PROBLEM STATEMENT
Starting at the line that holds "What distance from the camera", restate every line word for word up to and including the last one in the listing below, and omit all pictures.
* * * * *
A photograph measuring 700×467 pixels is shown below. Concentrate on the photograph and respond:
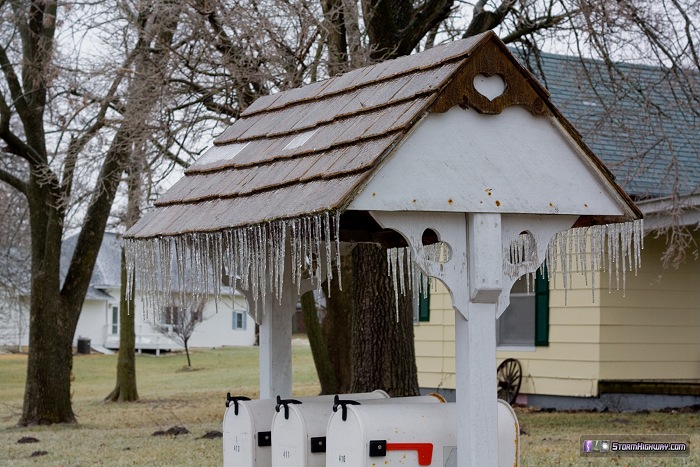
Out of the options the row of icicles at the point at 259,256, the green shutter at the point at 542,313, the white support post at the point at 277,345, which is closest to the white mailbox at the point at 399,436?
the row of icicles at the point at 259,256

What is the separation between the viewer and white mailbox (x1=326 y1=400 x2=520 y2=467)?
5684mm

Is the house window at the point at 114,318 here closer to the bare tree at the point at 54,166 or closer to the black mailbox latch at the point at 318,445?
the bare tree at the point at 54,166

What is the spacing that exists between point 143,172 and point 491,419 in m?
9.48

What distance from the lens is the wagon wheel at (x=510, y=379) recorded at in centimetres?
1736

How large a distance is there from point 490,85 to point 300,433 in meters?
2.28

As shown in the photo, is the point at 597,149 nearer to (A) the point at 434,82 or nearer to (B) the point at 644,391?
(B) the point at 644,391

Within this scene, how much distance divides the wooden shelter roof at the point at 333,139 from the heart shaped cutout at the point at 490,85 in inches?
1.2

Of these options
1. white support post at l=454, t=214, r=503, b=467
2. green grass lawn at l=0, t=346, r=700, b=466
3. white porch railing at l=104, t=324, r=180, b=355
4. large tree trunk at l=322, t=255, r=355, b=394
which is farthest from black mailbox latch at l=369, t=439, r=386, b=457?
white porch railing at l=104, t=324, r=180, b=355

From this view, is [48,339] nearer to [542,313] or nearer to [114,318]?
[542,313]

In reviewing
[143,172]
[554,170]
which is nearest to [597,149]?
[143,172]

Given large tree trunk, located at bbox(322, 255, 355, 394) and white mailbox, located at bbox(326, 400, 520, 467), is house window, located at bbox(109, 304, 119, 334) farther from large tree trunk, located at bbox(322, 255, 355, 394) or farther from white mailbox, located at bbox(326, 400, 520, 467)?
white mailbox, located at bbox(326, 400, 520, 467)

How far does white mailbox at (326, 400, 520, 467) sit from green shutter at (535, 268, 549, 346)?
11167 mm

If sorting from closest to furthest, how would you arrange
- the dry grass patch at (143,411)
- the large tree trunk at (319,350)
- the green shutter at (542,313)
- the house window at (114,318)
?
the dry grass patch at (143,411) → the green shutter at (542,313) → the large tree trunk at (319,350) → the house window at (114,318)

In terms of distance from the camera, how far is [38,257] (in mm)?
17875
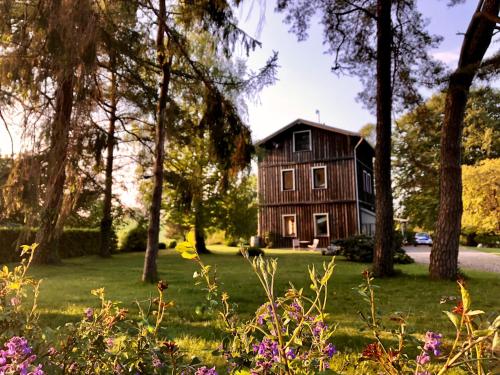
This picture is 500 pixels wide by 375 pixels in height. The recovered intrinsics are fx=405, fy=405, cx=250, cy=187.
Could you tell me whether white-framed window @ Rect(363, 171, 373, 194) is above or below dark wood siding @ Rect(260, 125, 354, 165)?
below

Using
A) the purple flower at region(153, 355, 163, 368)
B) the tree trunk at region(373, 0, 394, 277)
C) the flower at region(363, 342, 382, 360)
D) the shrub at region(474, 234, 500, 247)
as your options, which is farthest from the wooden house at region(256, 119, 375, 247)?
the flower at region(363, 342, 382, 360)

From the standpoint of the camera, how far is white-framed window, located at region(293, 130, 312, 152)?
2778 cm

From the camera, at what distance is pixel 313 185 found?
27.4m

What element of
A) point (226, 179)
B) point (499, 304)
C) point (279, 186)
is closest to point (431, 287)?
point (499, 304)

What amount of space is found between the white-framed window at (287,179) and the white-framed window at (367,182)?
5093mm

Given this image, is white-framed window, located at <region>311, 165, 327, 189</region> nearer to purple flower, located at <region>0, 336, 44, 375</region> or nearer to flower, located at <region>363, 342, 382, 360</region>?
flower, located at <region>363, 342, 382, 360</region>

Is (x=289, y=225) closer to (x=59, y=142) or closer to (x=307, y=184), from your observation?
(x=307, y=184)

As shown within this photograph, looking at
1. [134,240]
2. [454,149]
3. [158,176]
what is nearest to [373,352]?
[158,176]

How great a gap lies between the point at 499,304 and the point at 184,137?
8125 millimetres

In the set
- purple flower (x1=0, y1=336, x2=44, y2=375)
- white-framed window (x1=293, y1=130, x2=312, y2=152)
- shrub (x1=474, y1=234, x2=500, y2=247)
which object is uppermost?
white-framed window (x1=293, y1=130, x2=312, y2=152)

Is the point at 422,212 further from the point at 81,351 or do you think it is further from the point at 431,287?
the point at 81,351

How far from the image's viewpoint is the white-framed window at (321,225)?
26.7m

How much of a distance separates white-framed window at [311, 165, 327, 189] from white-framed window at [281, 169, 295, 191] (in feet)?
4.65

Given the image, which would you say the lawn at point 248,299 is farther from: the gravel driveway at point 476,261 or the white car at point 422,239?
the white car at point 422,239
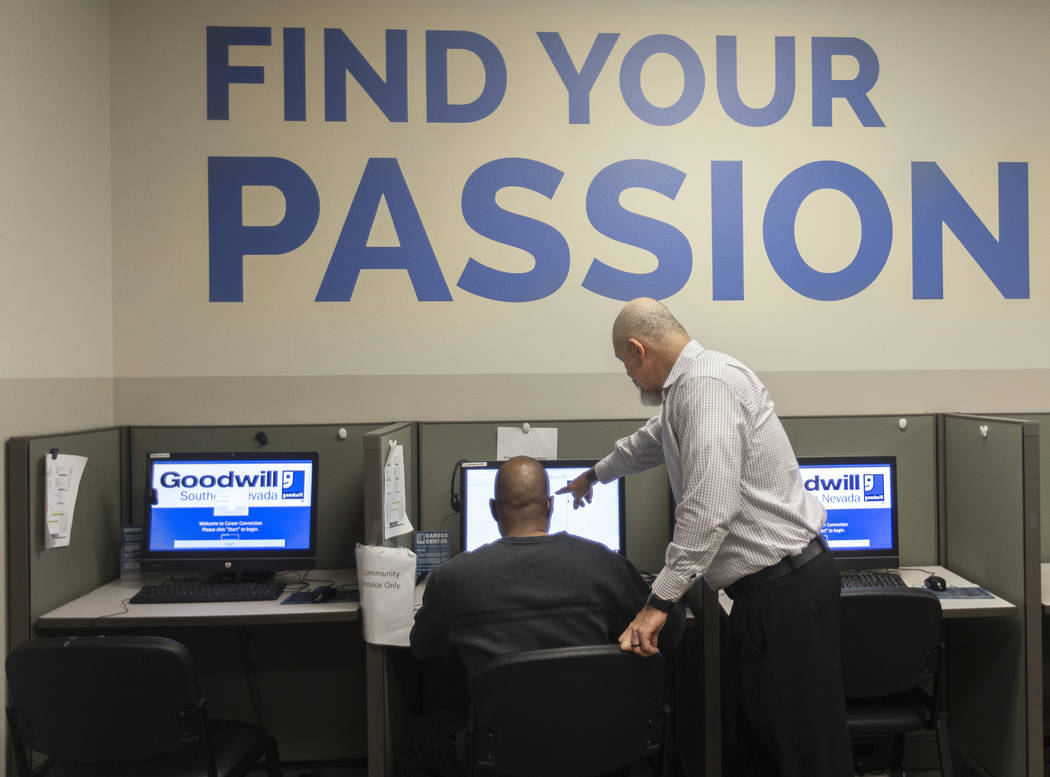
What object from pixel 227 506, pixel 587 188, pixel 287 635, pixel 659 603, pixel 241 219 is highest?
pixel 587 188

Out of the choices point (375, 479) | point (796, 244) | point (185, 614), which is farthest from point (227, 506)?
point (796, 244)

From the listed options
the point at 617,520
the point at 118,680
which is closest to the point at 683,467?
the point at 617,520

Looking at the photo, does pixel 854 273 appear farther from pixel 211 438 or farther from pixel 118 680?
pixel 118 680

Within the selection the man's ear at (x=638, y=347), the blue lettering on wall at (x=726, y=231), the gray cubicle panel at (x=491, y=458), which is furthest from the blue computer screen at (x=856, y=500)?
the man's ear at (x=638, y=347)

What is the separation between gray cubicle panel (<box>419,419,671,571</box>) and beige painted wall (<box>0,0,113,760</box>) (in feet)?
3.93

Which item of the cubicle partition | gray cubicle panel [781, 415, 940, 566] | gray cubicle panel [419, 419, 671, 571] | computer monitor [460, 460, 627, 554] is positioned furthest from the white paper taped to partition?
gray cubicle panel [781, 415, 940, 566]

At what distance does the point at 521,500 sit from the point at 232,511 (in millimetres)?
1274

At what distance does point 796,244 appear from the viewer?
3.07m

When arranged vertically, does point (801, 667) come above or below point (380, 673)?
above

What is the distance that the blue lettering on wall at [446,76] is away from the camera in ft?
9.91

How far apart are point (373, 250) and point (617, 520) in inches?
52.4

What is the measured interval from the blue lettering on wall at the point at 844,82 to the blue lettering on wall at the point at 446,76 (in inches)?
47.3

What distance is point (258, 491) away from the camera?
2.69 metres

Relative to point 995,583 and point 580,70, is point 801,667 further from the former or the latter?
point 580,70
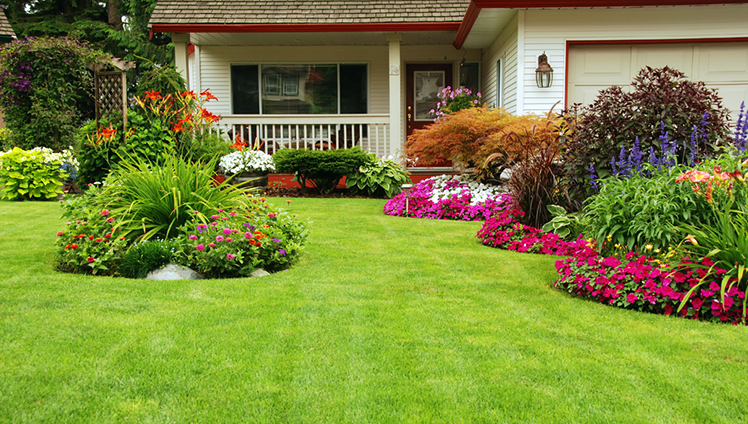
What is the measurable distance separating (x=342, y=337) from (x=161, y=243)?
214cm

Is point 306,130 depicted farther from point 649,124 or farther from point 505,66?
point 649,124

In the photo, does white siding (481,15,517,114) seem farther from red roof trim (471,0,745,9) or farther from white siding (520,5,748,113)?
red roof trim (471,0,745,9)

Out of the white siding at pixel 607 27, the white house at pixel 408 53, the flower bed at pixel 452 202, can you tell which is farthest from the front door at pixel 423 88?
the flower bed at pixel 452 202

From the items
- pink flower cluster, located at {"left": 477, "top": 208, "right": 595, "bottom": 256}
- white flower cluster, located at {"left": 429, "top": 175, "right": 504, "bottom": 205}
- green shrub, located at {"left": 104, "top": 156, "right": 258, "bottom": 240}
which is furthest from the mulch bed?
green shrub, located at {"left": 104, "top": 156, "right": 258, "bottom": 240}

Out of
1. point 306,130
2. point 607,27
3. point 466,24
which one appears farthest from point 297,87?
point 607,27

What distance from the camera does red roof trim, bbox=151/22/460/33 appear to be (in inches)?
439

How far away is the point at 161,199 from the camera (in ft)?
15.3

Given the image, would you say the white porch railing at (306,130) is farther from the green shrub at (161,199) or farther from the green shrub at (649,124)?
the green shrub at (161,199)

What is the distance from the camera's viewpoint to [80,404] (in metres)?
2.22

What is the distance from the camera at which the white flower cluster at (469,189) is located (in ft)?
27.5

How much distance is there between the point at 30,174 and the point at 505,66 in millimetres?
8528

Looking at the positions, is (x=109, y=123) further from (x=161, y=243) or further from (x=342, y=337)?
(x=342, y=337)

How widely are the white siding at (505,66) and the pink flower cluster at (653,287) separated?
6.43 m

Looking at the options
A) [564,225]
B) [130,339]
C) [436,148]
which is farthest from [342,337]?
[436,148]
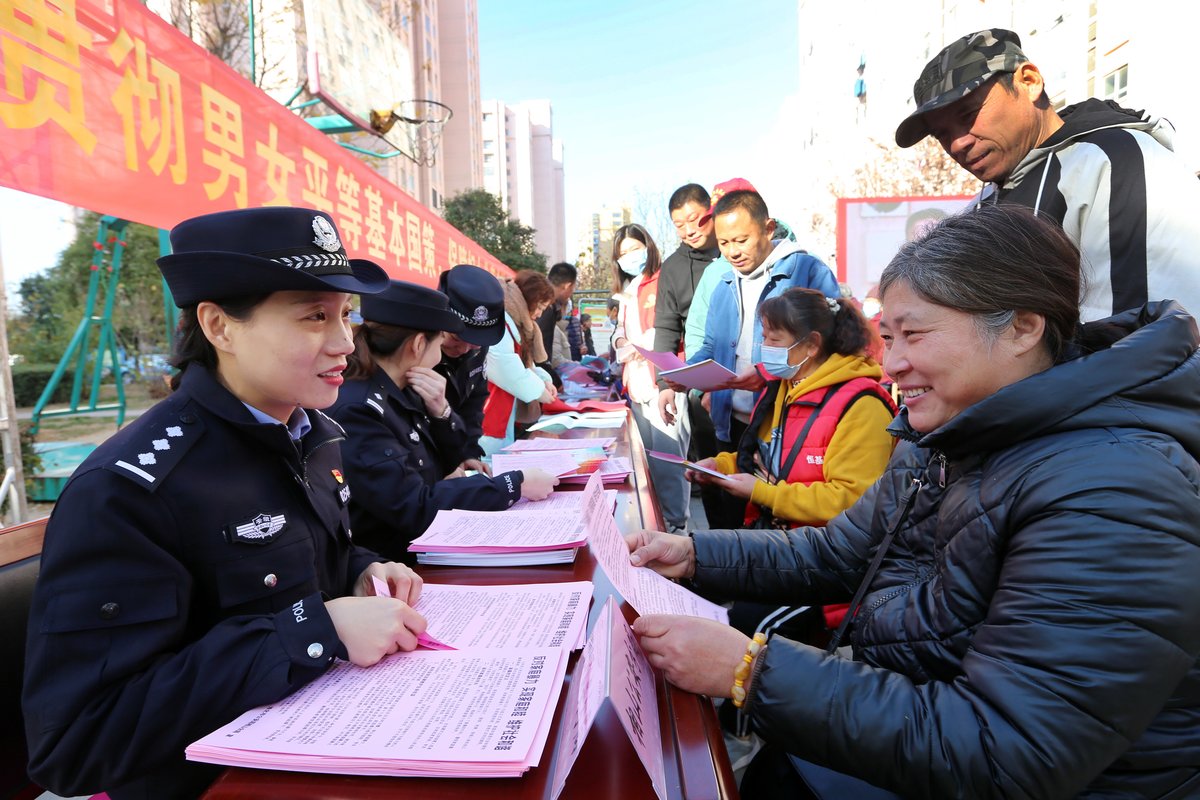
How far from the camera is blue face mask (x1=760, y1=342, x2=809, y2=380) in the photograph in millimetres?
2250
* * * * *
FULL ANSWER
What distance from the camera does red roof trim, bbox=151/22/460/33 appear to be (in inches)?
439

How far away is the point at 161,199 from the camera (in ft)?
15.3

Given the image, would you say the white porch railing at (306,130) is farther from the green shrub at (161,199) or farther from the green shrub at (649,124)?
the green shrub at (161,199)

What is the distance from the camera's viewpoint to [80,404] (in metres)?
2.22

What is the distance from the camera at which the white flower cluster at (469,189) is located (in ft)?
27.5

How much distance is there between the point at 30,174 and the point at 505,66 in millimetres?
8528

Looking at the positions, is (x=109, y=123) further from (x=161, y=243) or further from (x=342, y=337)?
(x=342, y=337)

How widely are the white siding at (505,66) and the pink flower cluster at (653,287) separated?
6.43 m

Looking at the options
A) [564,225]
B) [130,339]
C) [436,148]
which is farthest from [342,337]?
[436,148]
How far from the camera is blue face mask (x1=760, y1=342, x2=809, y2=380) in the photograph in millimetres?
2250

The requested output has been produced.